(TASK GOAL): State how many of the lines below contain the string "surface", counting only matches in the same case. Give the number alone.

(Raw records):
---+---
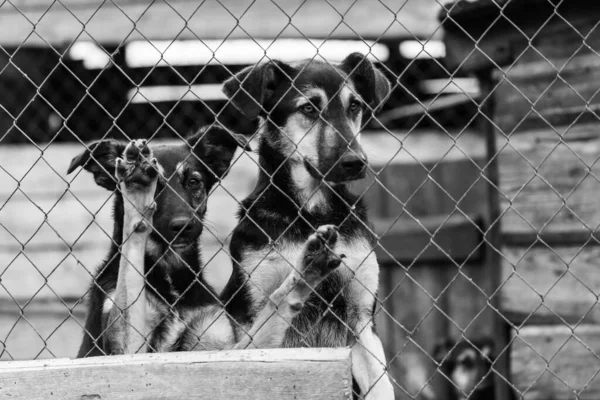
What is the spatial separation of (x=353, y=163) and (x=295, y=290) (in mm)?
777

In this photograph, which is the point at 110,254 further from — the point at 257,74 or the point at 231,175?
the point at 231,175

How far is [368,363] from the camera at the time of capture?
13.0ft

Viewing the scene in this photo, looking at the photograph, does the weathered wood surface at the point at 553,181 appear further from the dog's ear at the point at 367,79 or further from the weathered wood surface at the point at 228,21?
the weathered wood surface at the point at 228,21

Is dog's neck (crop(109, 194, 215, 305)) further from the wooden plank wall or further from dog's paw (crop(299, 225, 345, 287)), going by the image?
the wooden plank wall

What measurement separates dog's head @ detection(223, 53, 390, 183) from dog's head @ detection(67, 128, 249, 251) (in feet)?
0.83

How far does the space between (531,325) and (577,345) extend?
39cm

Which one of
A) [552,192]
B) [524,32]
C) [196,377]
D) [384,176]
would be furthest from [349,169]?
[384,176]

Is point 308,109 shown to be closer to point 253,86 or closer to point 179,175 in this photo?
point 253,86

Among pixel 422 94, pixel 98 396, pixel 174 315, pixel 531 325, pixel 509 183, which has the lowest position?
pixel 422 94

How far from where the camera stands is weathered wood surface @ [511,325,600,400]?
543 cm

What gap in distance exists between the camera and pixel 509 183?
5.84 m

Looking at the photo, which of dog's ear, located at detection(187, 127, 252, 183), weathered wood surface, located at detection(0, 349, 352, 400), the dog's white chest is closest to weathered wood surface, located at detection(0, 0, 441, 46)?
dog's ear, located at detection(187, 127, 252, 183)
---+---
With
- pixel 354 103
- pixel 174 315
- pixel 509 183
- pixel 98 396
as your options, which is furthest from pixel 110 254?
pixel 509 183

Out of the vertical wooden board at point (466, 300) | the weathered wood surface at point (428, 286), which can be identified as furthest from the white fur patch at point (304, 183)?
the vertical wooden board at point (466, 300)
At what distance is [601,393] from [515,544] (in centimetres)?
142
---+---
(TASK ANSWER): 5